== TEXT BLOCK ==
'''
Uses old Rust 2015

0.0.0 Jun 19, 2016

#186 in #unit

MIT license

105KB
2.5K SLoC

lion

A very tiny, dynamic, loosely-typed language for doing calculations in a more intuitive way.

  • scanner
  • lexer/tokenizer
  • parser
  • ast to evaluation tree
  • prelude
    • math
    • units
  • evaluator (β reducer)
  • simple cli (repl)
  • version 1.0.0
  • further enhancements

Examples

$ 2 + 2
= 4
$ 20 cm + 2 m
= 220 cm
$ (20 cm + 2 m) m
= 2.2 m
$ add2 x = x + 2
$ add2 5
= 7
$ add2cm x = x + 2 cm
$ add2cm (5 cm)
= 7 cm

Design Goals

  • Define most things in the language itself rather than on a compiler level
  • Support prefix, postfix and infix operators -- functions, units and operators
  • Be lazy, not eager -- but still provide a way to force strict evaluation (still under consideration, since lazy probably requires immutable too)
  • Do not write another programming language. Keep it simple.

Implementation Goals:

  • Be able to generate parse trees and abstract syntax trees given raw text source
  • Be able to evaluate raw text source from the generated trees
    • Be able to generate good error messages with line and character numbers
  • Be able to compile programs into bytecode
  • Support basic scope / stack

Version 1.0.0 Notes

  • In order to speed up the process of making this, the first version will be very simple and only support numeric types
  • Numbers will be represented by a value as well as a unit
  • Vectors and other fancier types will not be included until future versions
  • Only simple expressions as found in the examples will be included in this initial release

Possible Future Extensions:

  • Pattern matching on functions
    • Unwrapping
    • Supporting variable numbers of arguments
    • Matching units
  • Supporting default values and multiple function signatures
  • Defining the supported input and output types of a function (useful for adding Vectors and stuff while still keeping addition operators, etc.)
'''
== PROVIDED MATERIAL ==
'''
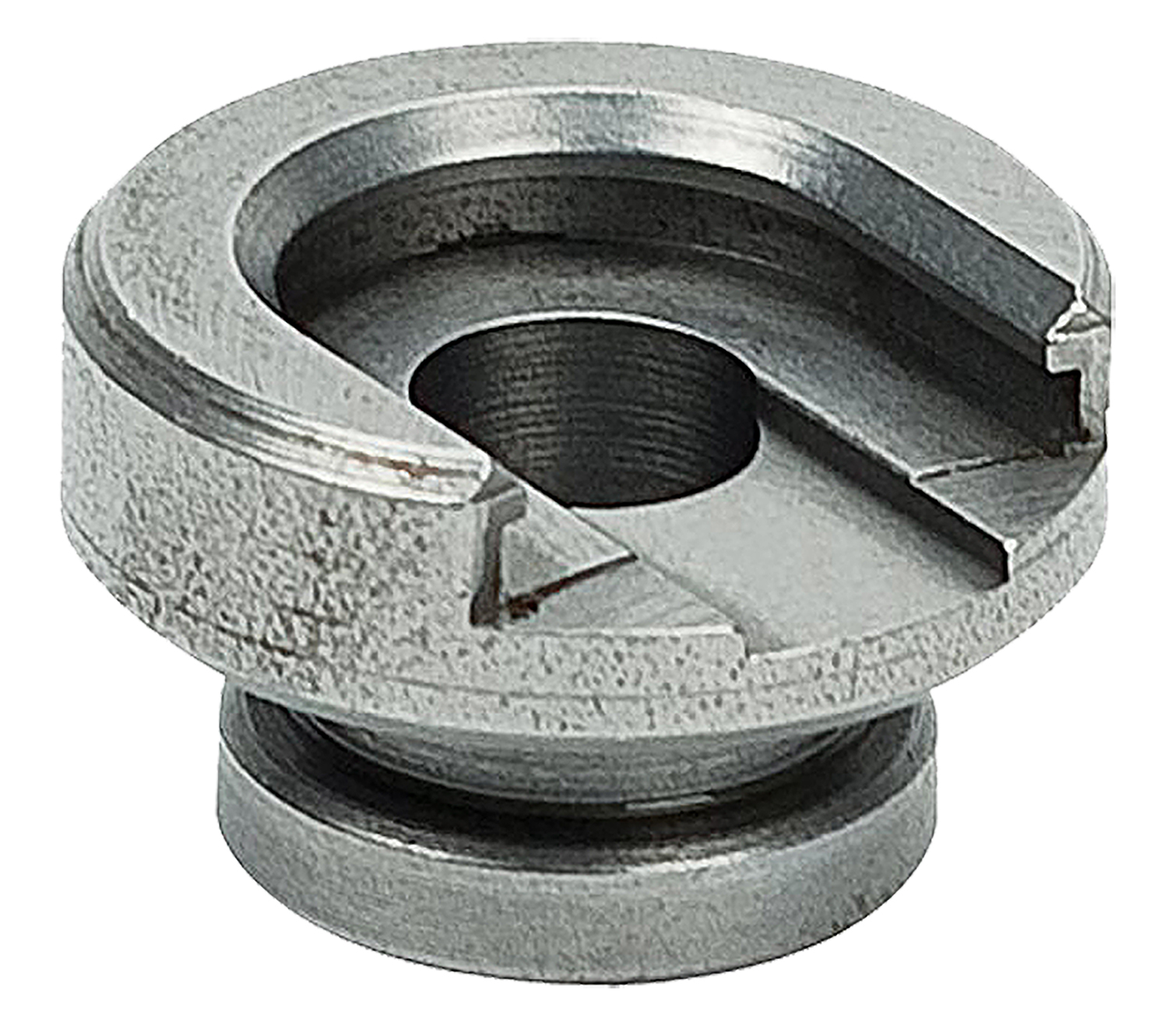 RCBS 99238 SHELL HOLDER #38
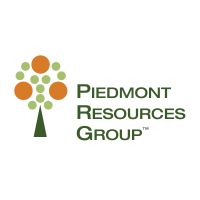 Piedmont Resources Group logo, Piedmont Resources Group contact details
'''
== TASK LIST ==
[a] Decide whether each statement agrees with the lion language description, answering yes or no and quoting the deciding words of the text: (i) The first version will support vectors. (ii) Numbers are represented by a value together with a unit. (iii) The project is released under the MIT license.
[b] In the lion language description, what result is shown for the expression "20 cm + 2 m"?
[c] Resume the lion language description from the point where it stops.

== RESULTS FOR EACH TASK ==
[a]
(i) No: "Vectors and other fancier types will not be included until future versions"
(ii) Yes: "Numbers will be represented by a value as well as a unit"
(iii) Yes: "MIT license"

[b] 220 cm

[c]
    • Adding types should be an all or nothing process, either you have them on every parameter and the output or you do not have them at all
  • Language extensions:
    • Defined outside of the runtime in order to add some feature or type to the language using some sort of plugin or middleware API
    • Vectors
    • Arrays, operations on arrays
    • Strings, operations on strings as arrays of characters
    • I/O
    • Graphing
  • Importing and modules - being able to add defintions defined in a separate module somewhere (split circuits from basic math, etc.)
  • Other numerical bases + numeric literals for those bases (base 16, etc.)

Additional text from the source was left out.